Part of the confusion comes from an overabundance of available depth cues in typical viewing. Motion-in-depth cues can arise from both retinal and extraretinal sources and can be monocular or binocular. Monocular cues include retinal image features (e.g., shading, texture, defocus blur, perspective, optical expansion, kinetic depth cues, motion parallax, etc.; Guan & Banks,
2016; Held, Cooper, & Banks,
2012; Zannoli, Love, Narain, & Banks,
2016; Zannoli & Mamassian,
2011), and ocular accommodation (Guan & Banks,
2016; Mon-Williams & Tresilian,
2000). Binocular cues include retinal disparity, inter-ocular velocity differences (Nefs & Harris,
2010; Nefs, O'Hare, & Harris,
2010), change in disparity over time (Nefs & Harris,
2010; Nefs et al.,
2010), ocular vergence (Mon-Williams & Tresilian,
1999; Mon-Williams, Tresilian, & Roberts,
2000) and version angles (Backus, Banks, Van Ee, & Crowell,
1999; Banks & Backus,
1998).

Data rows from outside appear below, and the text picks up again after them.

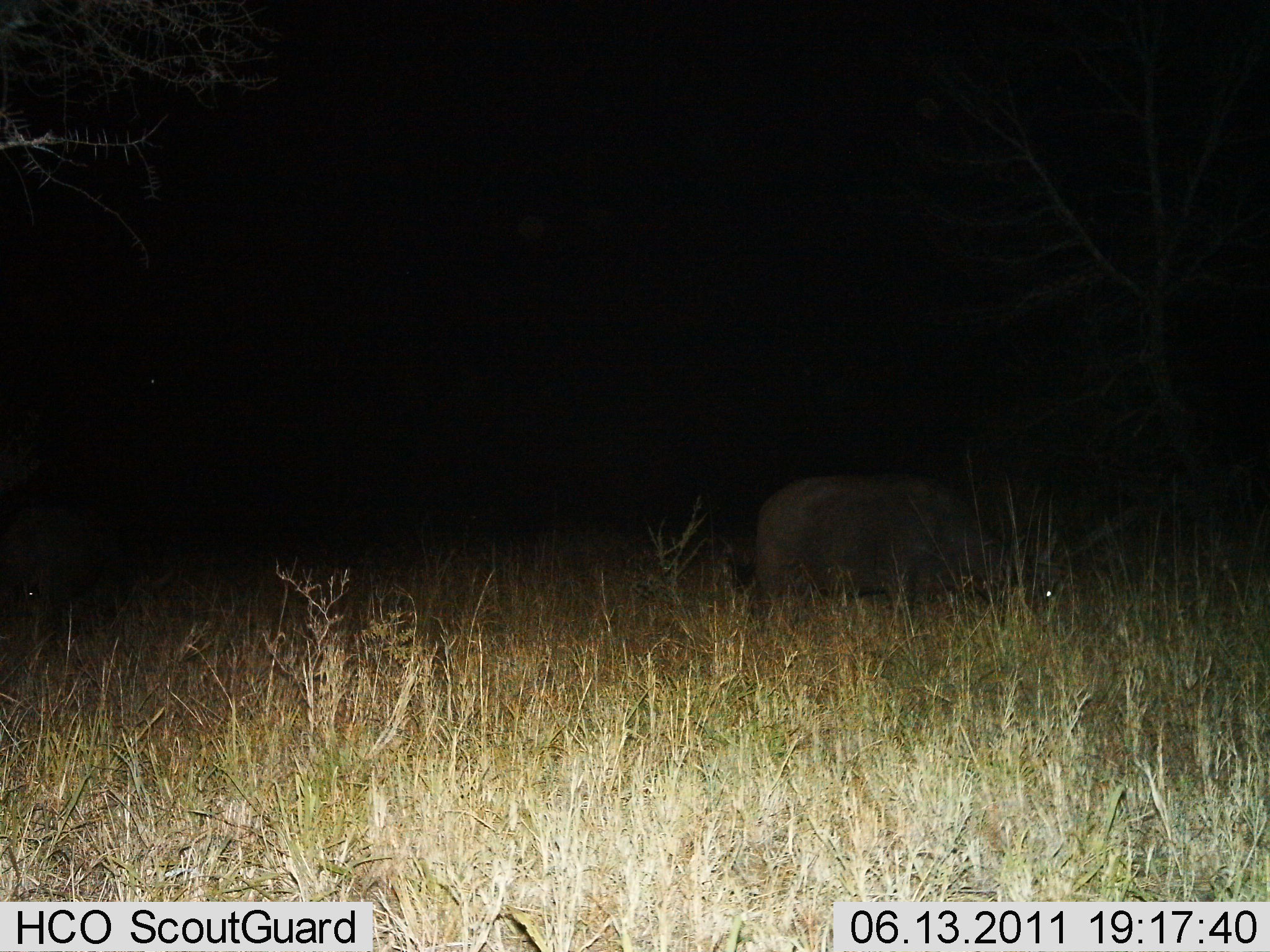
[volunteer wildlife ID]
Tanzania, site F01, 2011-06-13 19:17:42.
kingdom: Animalia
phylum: Chordata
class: Mammalia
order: Artiodactyla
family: Bovidae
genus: Syncerus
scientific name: Syncerus caffer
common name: cape buffalo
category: buffalo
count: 1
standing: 50%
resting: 0%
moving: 0%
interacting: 0%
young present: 0%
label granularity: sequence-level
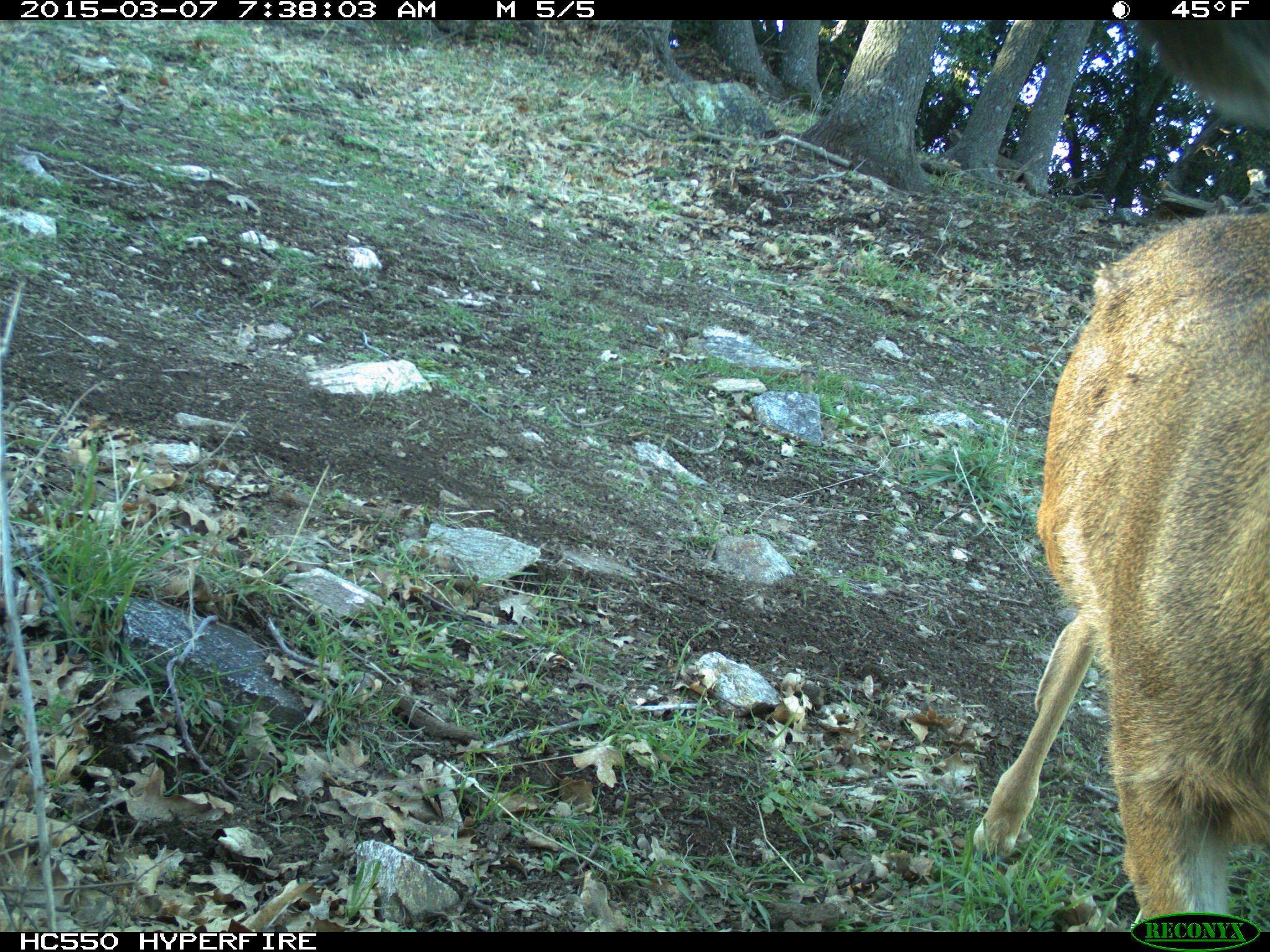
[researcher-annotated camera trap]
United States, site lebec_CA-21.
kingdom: Animalia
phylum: Chordata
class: Mammalia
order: Artiodactyla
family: Cervidae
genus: Odocoileus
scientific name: Odocoileus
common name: deer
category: unidentified deer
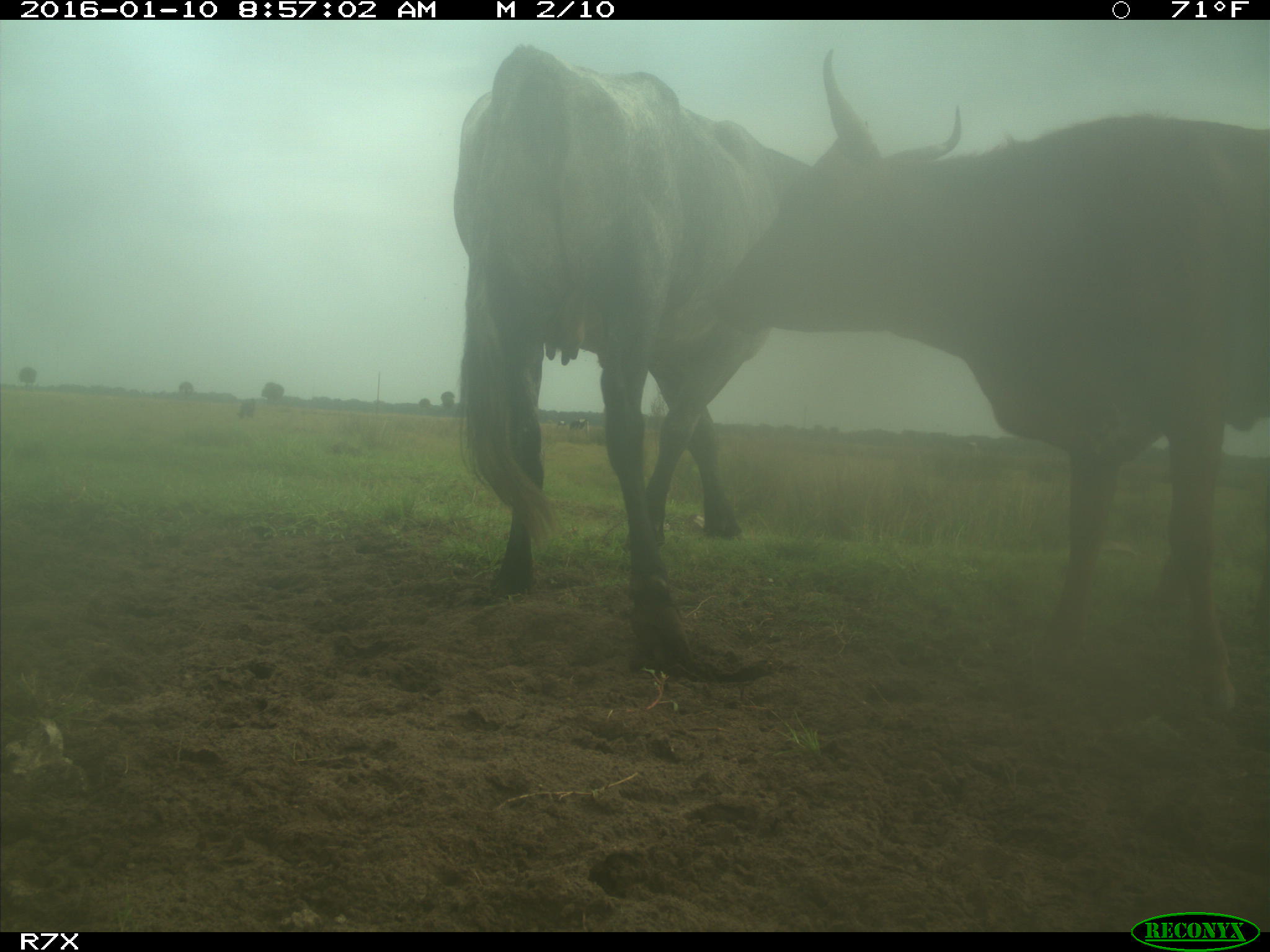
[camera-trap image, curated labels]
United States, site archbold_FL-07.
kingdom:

Ultimately, however, because retinal disparity varies nonuniformly with 3D eye-in-head orientation (Blohm et al.,
2008), retinal signals alone are insufficient to estimate motion-in-depth; rather, the visual system must account for the full 3D geometry of the eye and head (Blohm et al.,
2008; Harris,
2006; Welchman et al.,
2009). Indeed, Blohm et al. (
2008) demonstrated that the visual system accounts for 3D eye-in-head orientation to accurately reach to static objects in depth, but how this finding extends to
moving objects in depth is unclear. Harris (
2006) and Welchman and colleagues (
2009) found psychophysical evidence supporting the use of binocular extraretinal signals (both static and dynamic) for motion in depth perception, but their relative contributions to the spatial 3D percept remain unclear. Here, we attempt to answer this question by asking participants to reconstruct motion-in-depth trajectories from only binocular depth cues across various vergence and horizontal version angles, then use 3D geometric modeling to compare these reconstructions directly to motion-in-depth perception predicted by relative disparity.